* _Source excerpt_:

- - - - - - -

The natives of Mangareva Island, situated near the extreme S.E. end of the extensive Pau-motu group, and who are pure Polynesians, call the place of departed spirits Avaiki, and Tregear's dictionary of that dialect also states:—"Name of a place often mentioned in the ancient songs of the natives." But I cannot ascertain if the spirits were supposed to go to the west.

Although the present inhabitants of South East New Guinea are not pure Polynesians, there has no doubt in ancient times been an infusion of that blood into the people, together with some of their beliefs. Hence we find that the spirits after death went to the west, to Lavau, a name which I hope to show is as ancient as Hawaiki.

The above examples are taken from the principal homes of the race, and they all illustrate the one common idea that the spirit passes to the west to the ancestral home of the people. If enquiries were instituted in the other islands inhabited by the Polynesians, I have no doubt we should find traces of the same belief. Numbers of illustrations might be given from the ancient poetry of the Maoris of their belief in the return of the spirit to Hawaiki, the first home of their ancestors. Enough, however, has been said, to prove the belief of the race that their ancestral home was in the far west, and that Hawaiki was, if not the principal, at any rate one of its chief names.

- - - - - - -

* _Problems and tasks_:
[1] In the passage on Polynesian beliefs about departed spirits, rewrite the stretch from "The natives of" through "to the west.", replacing "departed spirits" with "deceased souls".
[2] According to the passage on Polynesian beliefs about departed spirits, where did spirits go after death in South East New Guinea?

- - - - - - -

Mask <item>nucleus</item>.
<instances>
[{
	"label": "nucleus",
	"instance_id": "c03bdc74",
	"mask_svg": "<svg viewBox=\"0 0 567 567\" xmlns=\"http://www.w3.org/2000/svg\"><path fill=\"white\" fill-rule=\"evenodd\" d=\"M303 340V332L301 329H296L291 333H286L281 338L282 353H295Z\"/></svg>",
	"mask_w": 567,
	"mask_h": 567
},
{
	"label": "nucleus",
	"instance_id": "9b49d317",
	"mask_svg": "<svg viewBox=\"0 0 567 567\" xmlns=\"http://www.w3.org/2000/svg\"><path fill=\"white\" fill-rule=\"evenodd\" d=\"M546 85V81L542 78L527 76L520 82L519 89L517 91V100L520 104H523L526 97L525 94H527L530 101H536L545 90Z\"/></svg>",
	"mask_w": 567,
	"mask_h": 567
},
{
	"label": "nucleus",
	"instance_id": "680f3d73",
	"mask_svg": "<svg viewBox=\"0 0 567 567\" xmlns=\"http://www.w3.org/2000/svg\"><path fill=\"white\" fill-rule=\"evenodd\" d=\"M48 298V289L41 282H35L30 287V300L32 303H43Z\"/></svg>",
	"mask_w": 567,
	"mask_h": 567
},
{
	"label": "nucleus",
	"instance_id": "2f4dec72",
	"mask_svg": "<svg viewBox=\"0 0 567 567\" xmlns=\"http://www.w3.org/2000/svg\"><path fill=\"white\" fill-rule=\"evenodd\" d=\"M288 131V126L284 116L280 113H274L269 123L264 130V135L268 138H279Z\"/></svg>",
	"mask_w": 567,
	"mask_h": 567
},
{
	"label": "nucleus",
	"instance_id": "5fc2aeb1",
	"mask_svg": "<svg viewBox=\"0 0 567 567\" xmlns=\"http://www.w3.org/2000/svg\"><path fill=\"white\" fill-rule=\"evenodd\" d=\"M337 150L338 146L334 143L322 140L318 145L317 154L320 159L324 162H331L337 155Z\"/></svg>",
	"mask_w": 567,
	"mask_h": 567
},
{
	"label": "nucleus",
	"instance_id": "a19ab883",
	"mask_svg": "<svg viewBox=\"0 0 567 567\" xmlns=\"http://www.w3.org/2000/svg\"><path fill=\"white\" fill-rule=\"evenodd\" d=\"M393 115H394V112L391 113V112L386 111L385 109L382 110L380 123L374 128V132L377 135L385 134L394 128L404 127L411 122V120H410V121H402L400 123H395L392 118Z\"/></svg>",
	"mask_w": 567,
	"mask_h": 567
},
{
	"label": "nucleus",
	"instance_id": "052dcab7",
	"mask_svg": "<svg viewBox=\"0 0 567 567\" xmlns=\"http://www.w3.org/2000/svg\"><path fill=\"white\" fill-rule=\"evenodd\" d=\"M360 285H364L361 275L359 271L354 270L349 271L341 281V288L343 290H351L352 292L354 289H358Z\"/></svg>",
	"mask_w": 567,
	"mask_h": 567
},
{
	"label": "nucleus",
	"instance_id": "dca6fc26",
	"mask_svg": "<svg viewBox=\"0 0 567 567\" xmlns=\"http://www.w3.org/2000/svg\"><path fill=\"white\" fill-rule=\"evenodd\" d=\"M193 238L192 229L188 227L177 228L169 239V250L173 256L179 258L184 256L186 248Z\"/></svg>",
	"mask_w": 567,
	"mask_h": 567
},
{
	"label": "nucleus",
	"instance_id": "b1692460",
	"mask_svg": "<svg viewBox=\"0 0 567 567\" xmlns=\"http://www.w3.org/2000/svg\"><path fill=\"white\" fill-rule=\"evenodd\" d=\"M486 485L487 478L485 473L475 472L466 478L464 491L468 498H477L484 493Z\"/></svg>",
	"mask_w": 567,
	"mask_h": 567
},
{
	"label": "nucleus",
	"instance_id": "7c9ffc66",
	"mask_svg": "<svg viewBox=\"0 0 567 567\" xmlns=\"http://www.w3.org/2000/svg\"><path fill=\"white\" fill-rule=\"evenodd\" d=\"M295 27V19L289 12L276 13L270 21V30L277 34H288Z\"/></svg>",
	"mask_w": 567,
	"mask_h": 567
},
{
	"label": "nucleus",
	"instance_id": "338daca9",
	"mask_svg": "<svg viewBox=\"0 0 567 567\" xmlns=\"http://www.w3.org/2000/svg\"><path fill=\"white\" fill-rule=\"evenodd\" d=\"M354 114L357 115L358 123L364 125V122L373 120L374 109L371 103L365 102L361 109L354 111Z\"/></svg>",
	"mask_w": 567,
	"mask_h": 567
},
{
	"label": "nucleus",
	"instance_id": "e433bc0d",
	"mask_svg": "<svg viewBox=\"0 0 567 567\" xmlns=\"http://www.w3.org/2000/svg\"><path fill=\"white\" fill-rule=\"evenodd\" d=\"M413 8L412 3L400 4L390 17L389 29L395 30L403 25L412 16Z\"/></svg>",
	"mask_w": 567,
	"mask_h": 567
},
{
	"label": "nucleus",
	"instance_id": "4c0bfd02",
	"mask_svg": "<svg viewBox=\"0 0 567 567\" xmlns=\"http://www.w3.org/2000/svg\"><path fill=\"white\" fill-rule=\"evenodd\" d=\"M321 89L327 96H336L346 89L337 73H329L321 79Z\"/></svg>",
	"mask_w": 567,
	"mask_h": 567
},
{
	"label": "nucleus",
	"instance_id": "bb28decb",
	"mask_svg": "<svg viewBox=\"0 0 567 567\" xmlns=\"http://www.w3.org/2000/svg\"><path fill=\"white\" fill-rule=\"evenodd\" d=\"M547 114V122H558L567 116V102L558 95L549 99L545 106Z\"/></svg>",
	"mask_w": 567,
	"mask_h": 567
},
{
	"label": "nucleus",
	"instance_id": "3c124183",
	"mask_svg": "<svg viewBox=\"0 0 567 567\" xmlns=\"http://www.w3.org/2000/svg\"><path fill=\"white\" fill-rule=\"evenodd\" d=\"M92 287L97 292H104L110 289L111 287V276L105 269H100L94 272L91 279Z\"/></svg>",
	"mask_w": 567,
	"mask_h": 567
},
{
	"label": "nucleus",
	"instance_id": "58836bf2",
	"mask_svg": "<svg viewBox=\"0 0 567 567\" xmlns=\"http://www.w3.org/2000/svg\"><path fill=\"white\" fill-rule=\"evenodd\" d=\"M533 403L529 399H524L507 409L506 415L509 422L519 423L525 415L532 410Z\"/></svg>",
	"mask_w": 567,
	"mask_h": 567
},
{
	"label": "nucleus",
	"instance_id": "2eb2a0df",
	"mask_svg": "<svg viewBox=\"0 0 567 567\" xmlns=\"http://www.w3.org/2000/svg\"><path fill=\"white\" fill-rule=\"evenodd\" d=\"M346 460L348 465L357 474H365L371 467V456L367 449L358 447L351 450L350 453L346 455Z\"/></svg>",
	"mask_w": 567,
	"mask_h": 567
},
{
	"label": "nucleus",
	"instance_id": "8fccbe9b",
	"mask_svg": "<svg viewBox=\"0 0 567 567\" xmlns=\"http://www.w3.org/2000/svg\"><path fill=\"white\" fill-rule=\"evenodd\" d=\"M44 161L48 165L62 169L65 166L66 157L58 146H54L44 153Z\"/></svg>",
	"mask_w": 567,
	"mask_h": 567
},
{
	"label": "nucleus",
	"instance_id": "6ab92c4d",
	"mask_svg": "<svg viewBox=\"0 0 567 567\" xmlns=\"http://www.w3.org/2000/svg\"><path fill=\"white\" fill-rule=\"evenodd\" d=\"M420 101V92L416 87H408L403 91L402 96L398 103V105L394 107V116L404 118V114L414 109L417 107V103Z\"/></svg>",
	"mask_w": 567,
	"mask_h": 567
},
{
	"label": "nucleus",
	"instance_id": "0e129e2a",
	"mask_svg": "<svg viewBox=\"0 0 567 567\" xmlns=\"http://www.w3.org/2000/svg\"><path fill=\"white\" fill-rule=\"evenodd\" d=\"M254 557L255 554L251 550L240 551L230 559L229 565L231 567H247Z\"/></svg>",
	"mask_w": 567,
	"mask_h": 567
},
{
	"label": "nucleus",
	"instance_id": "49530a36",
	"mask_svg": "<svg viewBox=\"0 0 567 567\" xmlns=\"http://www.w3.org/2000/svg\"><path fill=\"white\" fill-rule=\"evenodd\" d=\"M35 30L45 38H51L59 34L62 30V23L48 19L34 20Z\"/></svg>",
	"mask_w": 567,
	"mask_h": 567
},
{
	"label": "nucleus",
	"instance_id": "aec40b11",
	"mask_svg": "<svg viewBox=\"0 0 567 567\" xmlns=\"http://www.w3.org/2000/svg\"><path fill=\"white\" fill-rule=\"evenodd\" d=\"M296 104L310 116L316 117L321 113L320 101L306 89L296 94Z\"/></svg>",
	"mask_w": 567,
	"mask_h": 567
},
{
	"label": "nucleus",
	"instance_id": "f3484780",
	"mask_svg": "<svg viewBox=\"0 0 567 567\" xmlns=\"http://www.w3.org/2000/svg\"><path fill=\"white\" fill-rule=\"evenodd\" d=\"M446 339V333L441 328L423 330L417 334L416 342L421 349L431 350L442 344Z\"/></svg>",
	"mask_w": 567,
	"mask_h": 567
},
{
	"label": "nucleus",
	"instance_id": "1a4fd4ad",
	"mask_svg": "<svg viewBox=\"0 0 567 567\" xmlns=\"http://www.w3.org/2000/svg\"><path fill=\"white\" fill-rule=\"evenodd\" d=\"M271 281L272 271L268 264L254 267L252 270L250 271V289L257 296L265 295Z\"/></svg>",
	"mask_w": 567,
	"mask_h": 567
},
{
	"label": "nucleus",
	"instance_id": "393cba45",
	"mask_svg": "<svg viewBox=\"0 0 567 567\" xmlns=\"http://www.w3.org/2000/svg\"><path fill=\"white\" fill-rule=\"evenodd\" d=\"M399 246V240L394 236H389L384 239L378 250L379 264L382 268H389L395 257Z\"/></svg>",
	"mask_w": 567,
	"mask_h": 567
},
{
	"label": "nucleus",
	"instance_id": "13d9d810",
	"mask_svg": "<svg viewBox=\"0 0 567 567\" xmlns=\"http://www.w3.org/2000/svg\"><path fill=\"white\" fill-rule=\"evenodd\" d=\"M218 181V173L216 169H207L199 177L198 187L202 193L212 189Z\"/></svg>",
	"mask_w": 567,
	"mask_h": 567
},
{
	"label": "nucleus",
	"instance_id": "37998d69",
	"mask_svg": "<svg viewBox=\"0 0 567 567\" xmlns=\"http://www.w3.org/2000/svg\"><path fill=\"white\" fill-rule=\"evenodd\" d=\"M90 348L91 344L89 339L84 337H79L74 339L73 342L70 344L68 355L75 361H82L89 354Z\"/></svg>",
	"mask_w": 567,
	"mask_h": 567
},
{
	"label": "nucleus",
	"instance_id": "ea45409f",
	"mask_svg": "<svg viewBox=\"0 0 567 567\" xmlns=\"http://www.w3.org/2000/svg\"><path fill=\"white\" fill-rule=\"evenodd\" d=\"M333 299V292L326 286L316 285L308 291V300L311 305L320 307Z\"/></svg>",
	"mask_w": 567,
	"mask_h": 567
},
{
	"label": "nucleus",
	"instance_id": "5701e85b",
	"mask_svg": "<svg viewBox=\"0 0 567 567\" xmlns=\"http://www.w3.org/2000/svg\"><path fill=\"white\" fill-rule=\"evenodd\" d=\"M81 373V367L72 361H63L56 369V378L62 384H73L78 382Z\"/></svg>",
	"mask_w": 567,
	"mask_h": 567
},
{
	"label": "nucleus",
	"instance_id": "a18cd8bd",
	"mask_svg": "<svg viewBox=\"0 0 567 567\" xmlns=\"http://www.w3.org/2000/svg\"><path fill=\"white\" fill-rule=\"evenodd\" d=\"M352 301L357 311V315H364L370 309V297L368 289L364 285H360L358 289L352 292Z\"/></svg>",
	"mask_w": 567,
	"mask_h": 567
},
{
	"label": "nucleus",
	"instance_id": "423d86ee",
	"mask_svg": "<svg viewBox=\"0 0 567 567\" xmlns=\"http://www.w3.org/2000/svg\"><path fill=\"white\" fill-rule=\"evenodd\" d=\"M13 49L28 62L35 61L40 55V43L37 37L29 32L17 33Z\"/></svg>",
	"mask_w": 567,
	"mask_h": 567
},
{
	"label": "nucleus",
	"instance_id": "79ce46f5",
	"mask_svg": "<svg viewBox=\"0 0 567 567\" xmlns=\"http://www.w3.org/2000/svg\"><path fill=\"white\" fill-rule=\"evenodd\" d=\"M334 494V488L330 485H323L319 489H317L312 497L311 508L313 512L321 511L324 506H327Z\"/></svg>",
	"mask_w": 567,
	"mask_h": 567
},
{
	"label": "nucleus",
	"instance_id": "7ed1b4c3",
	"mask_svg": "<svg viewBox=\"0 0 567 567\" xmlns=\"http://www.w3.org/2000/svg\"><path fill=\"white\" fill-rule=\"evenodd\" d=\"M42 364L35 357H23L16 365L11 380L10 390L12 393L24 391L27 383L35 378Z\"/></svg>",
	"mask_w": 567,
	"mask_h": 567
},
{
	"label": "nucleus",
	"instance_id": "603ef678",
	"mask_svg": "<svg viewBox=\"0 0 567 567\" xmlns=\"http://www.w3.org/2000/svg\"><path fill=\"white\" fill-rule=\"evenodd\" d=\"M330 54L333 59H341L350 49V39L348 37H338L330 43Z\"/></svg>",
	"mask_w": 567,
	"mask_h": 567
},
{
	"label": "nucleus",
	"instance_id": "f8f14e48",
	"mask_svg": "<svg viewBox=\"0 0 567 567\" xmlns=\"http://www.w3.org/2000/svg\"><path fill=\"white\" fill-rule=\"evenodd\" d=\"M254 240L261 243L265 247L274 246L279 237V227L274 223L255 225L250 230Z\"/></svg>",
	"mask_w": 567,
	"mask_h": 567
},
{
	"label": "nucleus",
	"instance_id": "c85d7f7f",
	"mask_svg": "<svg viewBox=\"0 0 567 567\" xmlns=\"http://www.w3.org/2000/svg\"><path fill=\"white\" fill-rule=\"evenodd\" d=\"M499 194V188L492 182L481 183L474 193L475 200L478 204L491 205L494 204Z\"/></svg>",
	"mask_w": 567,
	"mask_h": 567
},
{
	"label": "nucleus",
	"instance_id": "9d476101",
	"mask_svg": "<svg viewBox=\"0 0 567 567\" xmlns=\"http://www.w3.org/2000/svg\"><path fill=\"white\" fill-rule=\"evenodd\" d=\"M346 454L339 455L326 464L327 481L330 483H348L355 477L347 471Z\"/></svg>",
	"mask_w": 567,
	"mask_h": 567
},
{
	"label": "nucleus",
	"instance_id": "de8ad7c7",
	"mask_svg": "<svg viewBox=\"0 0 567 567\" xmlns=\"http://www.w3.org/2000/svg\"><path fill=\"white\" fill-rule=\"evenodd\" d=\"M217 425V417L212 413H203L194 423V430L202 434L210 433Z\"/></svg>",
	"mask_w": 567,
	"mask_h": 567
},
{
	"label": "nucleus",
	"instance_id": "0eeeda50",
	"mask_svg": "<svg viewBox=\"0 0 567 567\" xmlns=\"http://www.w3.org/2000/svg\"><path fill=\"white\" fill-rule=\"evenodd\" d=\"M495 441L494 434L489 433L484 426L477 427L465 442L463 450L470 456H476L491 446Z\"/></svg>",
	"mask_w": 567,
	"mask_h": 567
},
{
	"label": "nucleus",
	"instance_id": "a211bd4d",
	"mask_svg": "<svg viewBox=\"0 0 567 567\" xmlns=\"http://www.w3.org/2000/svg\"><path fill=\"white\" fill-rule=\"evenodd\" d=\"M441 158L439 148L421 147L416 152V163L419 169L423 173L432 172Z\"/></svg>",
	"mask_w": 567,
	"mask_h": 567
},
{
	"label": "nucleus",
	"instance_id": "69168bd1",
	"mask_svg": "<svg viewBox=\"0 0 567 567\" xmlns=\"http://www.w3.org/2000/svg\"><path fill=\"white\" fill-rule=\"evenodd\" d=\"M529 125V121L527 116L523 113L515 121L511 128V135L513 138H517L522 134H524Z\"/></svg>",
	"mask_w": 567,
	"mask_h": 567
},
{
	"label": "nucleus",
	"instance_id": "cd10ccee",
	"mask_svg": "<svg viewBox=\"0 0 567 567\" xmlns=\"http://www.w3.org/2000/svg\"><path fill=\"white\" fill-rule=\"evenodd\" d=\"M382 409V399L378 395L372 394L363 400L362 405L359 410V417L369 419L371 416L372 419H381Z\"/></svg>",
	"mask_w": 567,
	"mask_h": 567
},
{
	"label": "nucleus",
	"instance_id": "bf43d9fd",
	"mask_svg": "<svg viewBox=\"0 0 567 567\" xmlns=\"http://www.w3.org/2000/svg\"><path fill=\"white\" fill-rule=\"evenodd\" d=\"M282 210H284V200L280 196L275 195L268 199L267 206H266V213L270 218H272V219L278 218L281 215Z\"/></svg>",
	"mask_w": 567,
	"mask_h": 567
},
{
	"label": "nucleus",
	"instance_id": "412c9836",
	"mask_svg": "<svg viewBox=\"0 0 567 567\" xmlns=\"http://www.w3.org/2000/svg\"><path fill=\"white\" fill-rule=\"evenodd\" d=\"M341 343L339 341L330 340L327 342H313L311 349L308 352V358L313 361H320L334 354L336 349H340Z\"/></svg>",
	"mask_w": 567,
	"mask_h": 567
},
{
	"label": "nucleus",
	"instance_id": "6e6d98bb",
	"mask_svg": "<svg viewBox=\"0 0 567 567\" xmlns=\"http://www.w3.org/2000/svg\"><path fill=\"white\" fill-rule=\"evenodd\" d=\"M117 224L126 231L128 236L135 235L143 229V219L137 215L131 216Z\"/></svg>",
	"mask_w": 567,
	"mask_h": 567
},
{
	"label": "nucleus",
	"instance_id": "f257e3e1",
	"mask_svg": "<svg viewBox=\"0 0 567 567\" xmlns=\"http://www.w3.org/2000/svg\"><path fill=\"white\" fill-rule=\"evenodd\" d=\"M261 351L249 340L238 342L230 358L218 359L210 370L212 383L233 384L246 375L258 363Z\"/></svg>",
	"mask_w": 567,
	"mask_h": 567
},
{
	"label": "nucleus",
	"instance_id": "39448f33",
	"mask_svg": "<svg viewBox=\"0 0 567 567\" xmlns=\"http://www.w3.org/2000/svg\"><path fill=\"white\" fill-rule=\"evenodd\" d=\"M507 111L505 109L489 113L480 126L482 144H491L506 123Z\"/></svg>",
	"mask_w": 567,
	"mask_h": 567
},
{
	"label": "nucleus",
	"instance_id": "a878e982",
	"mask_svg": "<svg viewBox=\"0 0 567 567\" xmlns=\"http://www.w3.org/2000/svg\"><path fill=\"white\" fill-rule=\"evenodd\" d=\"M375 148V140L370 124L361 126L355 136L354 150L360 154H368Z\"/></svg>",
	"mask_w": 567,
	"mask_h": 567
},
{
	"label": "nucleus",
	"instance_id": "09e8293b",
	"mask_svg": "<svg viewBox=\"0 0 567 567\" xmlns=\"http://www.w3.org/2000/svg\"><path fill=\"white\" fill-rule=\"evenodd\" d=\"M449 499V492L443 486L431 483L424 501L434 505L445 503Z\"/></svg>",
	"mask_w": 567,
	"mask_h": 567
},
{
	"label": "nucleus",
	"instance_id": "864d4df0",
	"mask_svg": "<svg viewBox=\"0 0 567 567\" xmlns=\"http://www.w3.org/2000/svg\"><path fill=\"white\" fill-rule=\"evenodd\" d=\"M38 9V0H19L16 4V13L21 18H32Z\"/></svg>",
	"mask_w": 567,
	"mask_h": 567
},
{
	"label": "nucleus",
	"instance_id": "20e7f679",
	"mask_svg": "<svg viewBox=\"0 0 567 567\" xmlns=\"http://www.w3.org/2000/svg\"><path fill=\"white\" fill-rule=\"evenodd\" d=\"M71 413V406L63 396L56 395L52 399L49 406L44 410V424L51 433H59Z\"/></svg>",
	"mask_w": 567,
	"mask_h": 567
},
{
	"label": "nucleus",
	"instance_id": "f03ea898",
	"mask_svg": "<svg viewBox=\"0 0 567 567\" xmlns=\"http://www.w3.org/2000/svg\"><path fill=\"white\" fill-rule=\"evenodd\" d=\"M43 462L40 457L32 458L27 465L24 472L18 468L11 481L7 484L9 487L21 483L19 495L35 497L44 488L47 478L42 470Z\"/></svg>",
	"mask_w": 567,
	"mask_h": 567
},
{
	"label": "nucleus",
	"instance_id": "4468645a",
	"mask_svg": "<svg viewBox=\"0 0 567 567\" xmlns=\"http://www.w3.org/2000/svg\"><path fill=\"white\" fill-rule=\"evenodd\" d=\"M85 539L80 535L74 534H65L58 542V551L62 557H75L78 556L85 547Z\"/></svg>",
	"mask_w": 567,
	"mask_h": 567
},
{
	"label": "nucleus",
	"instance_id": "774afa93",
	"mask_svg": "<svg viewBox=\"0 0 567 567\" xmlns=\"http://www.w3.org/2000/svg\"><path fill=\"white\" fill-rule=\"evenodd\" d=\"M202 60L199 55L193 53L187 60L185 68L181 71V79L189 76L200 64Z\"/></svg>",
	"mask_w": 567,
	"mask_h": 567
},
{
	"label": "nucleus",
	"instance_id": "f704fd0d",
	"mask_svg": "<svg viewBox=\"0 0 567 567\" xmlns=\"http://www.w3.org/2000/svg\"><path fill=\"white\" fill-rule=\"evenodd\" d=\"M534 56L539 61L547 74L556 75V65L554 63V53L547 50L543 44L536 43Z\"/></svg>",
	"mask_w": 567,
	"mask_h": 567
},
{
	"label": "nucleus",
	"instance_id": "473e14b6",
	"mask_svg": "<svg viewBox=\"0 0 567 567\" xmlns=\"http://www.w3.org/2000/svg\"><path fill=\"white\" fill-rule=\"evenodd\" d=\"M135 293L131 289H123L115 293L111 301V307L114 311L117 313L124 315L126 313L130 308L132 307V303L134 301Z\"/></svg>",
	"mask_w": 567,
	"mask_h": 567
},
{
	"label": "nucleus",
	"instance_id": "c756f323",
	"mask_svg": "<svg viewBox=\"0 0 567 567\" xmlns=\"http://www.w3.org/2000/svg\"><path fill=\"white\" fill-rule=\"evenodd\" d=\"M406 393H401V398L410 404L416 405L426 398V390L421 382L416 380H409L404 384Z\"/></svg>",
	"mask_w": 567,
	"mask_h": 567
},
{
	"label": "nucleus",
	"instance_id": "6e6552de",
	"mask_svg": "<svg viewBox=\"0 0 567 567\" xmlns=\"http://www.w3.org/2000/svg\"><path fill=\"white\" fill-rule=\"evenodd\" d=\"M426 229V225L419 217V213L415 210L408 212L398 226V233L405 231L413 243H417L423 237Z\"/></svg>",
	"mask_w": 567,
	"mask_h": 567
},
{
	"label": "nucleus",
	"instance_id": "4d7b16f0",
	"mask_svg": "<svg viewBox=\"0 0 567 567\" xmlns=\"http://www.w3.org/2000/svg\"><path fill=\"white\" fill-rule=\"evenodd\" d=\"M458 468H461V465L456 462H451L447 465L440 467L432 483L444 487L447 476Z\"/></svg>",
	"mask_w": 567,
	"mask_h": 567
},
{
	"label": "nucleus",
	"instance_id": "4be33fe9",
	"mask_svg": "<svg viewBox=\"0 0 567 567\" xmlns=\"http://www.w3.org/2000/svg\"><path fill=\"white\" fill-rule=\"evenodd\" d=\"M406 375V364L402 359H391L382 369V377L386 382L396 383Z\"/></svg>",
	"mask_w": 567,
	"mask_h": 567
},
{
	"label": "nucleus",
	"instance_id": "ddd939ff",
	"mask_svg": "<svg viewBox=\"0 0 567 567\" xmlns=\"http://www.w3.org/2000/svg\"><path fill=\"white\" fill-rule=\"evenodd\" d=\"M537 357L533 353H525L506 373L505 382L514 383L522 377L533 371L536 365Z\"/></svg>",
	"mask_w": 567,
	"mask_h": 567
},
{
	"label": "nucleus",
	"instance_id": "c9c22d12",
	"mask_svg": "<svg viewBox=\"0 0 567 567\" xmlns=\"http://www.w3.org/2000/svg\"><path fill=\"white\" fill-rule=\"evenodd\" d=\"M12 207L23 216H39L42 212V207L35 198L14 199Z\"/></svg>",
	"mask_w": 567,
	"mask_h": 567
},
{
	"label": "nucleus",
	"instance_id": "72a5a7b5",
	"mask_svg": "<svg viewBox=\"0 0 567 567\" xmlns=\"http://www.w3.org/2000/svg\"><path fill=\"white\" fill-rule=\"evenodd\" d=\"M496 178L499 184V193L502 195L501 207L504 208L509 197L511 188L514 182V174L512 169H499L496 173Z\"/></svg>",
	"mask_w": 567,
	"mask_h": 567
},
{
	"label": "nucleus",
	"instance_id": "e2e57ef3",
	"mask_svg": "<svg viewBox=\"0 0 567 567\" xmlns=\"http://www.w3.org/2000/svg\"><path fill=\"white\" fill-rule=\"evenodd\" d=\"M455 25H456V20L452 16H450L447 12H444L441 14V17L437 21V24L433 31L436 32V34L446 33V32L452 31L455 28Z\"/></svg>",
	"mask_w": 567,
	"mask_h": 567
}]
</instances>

- - - - - - -

* _Final answers_:
[1]
The natives of Mangareva Island, situated near the extreme S.E. end of the extensive Pau-motu group, and who are pure Polynesians, call the place of deceased souls Avaiki, and Tregear's dictionary of that dialect also states:—"Name of a place often mentioned in the ancient songs of the natives." But I cannot ascertain if the spirits were supposed to go to the west.

[2] To the west, to Lavau.